January 31, 2009

WiMax

So I'm using WiMax for my internet (basically, all of Baltimore is one 'hotspot' I log into - no need for cable). The company that rolled it out is Xohm. Basically you pay $80 for a modem, and plug it in anywhere in your house. You pay $25/mo. with no contracts or other fees and get broadband internet. In my apartment, the speeds are about half of what I got with Comcast. It's all new (Xohm has already been bought out by Sprint's competing Clear service), but so far things are great. I even did an interview with a freelance reporter about it earlier this week, so they're still working on just getting the word out about it.

I'm not really sure why I'm posting this. I suppose that with free HD being broadcast by the major networks and this new internet option, it's easier to just stop getting cable altogether to save some money if that's high on anyone's priority list.
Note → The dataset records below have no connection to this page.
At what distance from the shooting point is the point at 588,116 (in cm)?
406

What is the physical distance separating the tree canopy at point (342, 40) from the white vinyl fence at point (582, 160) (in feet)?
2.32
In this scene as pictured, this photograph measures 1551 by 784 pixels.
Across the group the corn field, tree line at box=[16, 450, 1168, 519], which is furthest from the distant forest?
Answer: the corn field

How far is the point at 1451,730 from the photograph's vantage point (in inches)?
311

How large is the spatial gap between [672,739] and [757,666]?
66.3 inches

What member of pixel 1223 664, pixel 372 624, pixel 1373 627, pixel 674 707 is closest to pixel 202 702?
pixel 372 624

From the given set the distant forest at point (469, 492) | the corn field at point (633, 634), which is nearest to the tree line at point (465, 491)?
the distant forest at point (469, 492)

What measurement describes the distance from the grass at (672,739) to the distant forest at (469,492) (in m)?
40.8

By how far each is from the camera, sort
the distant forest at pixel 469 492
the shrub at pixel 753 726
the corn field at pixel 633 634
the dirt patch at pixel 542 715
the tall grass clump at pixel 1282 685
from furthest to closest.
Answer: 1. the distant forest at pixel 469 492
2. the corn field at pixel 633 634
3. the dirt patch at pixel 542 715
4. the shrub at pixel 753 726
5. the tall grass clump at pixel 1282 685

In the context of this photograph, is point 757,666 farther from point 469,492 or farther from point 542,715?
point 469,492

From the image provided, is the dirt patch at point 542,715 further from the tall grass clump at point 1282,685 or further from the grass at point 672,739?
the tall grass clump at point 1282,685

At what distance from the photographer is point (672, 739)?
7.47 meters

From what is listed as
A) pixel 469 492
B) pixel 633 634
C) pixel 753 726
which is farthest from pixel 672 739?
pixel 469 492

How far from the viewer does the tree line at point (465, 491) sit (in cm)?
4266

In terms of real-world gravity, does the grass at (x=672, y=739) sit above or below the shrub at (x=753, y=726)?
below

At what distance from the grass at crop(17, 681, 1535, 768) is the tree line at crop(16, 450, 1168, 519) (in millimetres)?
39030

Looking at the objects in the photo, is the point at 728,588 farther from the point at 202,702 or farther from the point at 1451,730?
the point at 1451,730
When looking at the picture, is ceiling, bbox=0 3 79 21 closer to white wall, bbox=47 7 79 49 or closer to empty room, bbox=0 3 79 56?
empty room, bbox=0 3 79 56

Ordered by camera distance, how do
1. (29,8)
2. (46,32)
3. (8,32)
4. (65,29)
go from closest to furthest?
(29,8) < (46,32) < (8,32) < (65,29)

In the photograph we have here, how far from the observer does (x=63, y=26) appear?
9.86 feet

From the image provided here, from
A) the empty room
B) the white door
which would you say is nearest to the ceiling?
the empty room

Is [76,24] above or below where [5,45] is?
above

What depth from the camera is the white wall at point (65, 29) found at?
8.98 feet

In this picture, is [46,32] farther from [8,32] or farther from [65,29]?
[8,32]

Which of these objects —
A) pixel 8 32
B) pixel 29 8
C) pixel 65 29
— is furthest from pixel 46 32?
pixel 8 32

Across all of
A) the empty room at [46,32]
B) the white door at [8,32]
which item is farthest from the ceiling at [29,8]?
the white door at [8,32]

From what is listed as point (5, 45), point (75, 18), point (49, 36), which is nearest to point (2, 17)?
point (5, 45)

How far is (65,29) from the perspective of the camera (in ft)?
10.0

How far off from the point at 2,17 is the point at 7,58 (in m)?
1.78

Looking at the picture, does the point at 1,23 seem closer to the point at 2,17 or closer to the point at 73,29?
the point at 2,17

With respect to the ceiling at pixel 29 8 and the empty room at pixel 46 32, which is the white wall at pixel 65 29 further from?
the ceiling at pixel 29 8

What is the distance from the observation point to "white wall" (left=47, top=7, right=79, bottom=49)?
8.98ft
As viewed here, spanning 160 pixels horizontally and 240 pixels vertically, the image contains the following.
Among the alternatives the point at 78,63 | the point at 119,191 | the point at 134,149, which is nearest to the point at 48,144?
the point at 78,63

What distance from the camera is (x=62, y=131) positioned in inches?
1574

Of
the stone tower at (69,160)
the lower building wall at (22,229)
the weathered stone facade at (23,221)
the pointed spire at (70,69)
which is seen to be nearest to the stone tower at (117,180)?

One other advantage is the unintentionally funny error/status messages:

Ho_Ranging.png

Posted by Rick at 09:39 AM | Post a Comment | View Comments (0)

January 30, 2009

"We can’t do this all day"

Nothing personal against the Sham Wow guy (who's name is apparently Vince Offer), but he reminded me of the Jim Carrey "Ride the Snake" skit on SNL.

Anyway, apparently he joined Scientology, directed a terrible movie, got kicked out Scientology and now hocks the good stuff Germans make.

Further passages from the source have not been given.